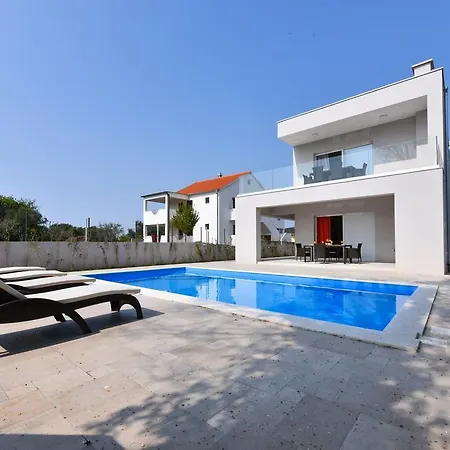 Crowonder Harbor Apartmán Bibinje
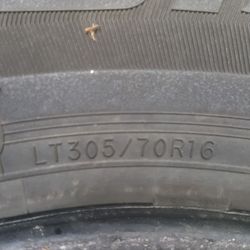 Cooper discover A/T³ Tires 33's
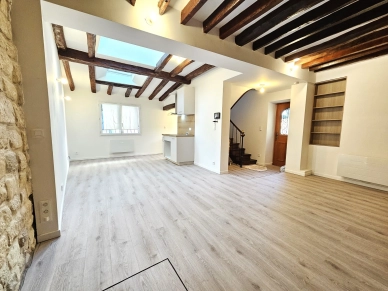 Maison à vendre 5 pièces de 81 m² à Le Mesnil-le-Roi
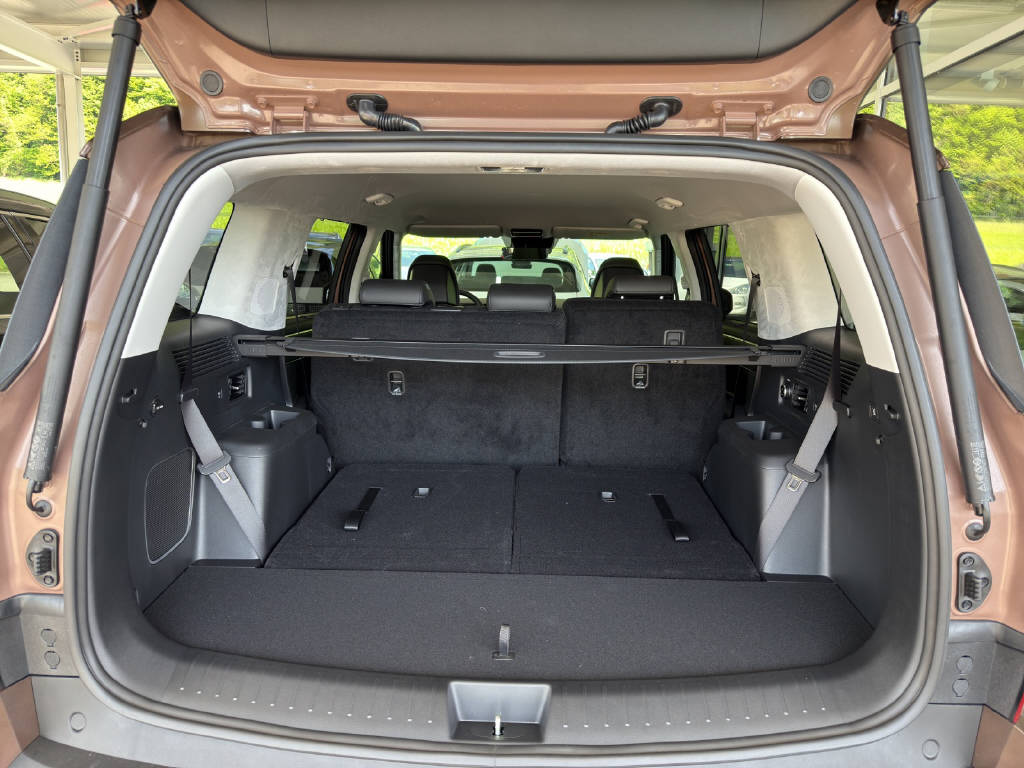 HYUNDAI SANTA FE 1.6 T-GDi PHEV Vertex 7P-image-9
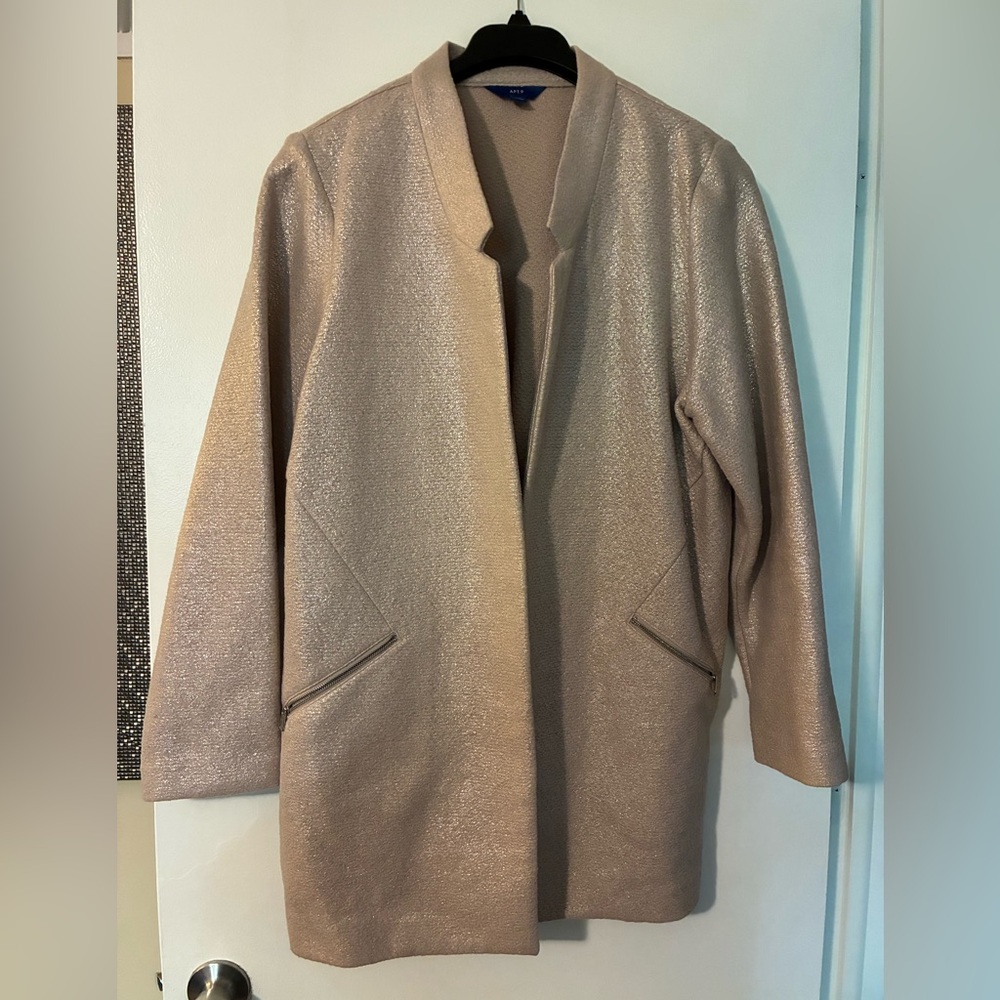 Apt. 9 Shimmering Gold Women's Cape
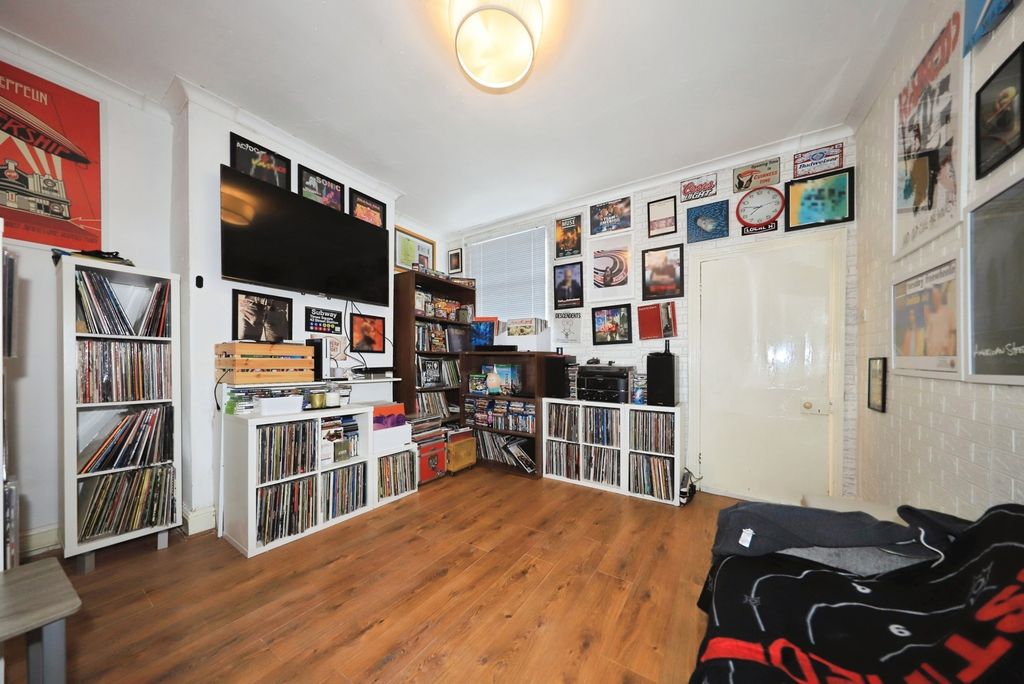 Property photo 2 of 17 Photo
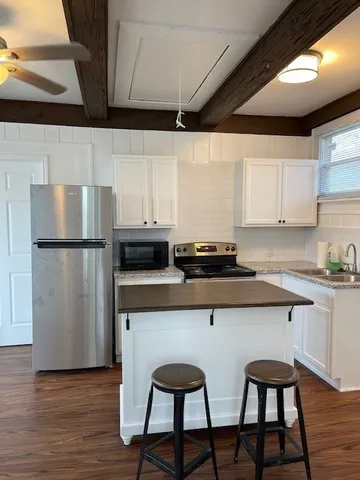 $614,900 | 7338 Fauna Street, Houston, TX 77061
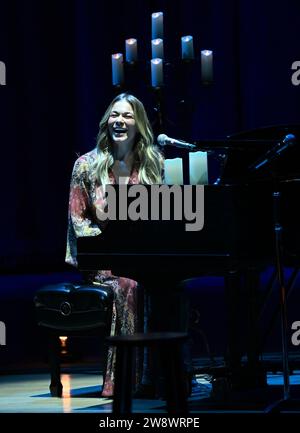 Miami, FL, USA. Dezember 2023. LeAnn Rimes tritt während der Joy: The Holiday Tour in der Knight Concert Hall am 21. Dezember 2023 in Miami, Florida auf. Quelle: Mpi04/Media Punch/Alamy Live News Stockfoto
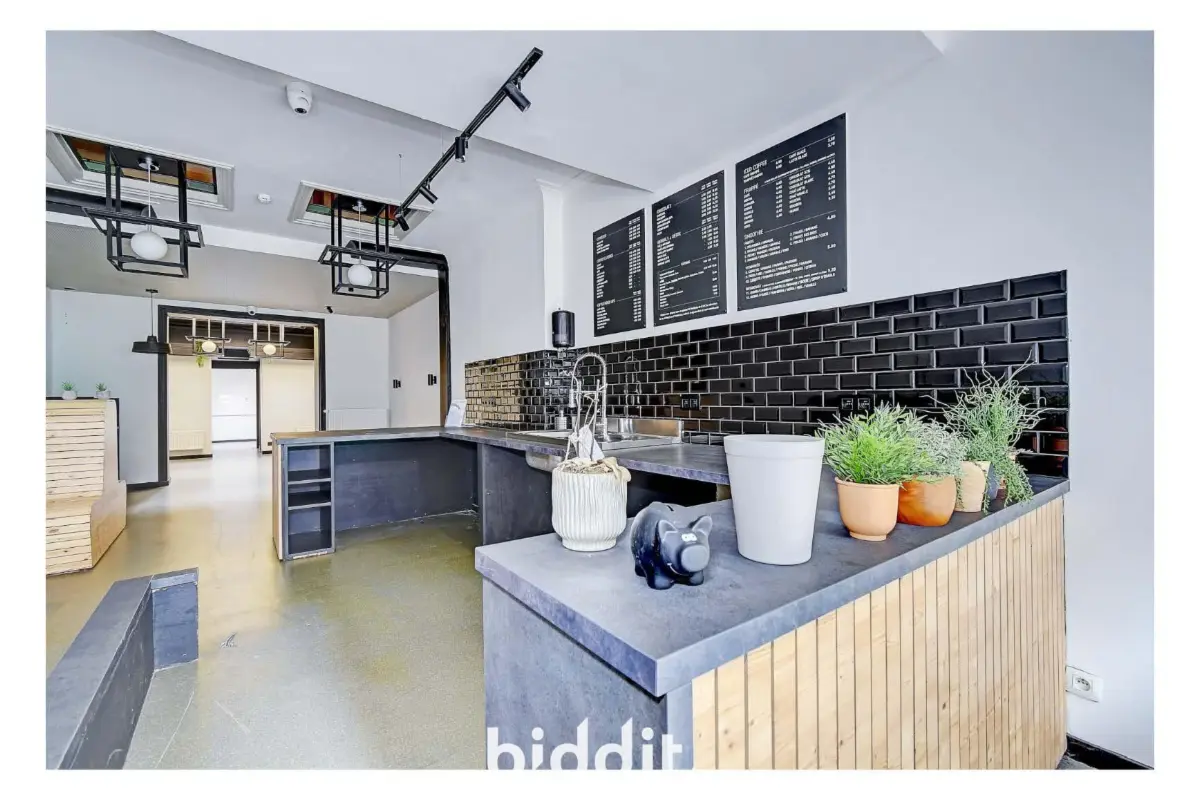 Immeuble de rapport - Immeuble à appartement à vendre à Liège 4000 60000.00€  chambres m² - annonce 672706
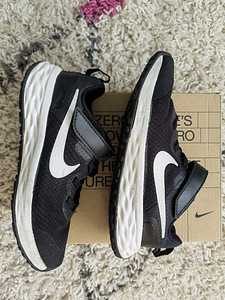 Nike tossud s. 31 (5 foto / 7)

**ACTION ITEM**
Reproduce the caption of each of the ten items above word for word, and leave the pictures out of your answer.

**RESULT**
 Crowonder Harbor Apartmán Bibinje
 Cooper discover A/T³ Tires 33's
 Maison à vendre 5 pièces de 81 m² à Le Mesnil-le-Roi
 HYUNDAI SANTA FE 1.6 T-GDi PHEV Vertex 7P-image-9
 Apt. 9 Shimmering Gold Women's Cape
 Property photo 2 of 17 Photo
 $614,900 | 7338 Fauna Street, Houston, TX 77061
 Miami, FL, USA. Dezember 2023. LeAnn Rimes tritt während der Joy: The Holiday Tour in der Knight Concert Hall am 21. Dezember 2023 in Miami, Florida auf. Quelle: Mpi04/Media Punch/Alamy Live News Stockfoto
 Immeuble de rapport - Immeuble à appartement à vendre à Liège 4000 60000.00€  chambres m² - annonce 672706
 Nike tossud s. 31 (5 foto / 7)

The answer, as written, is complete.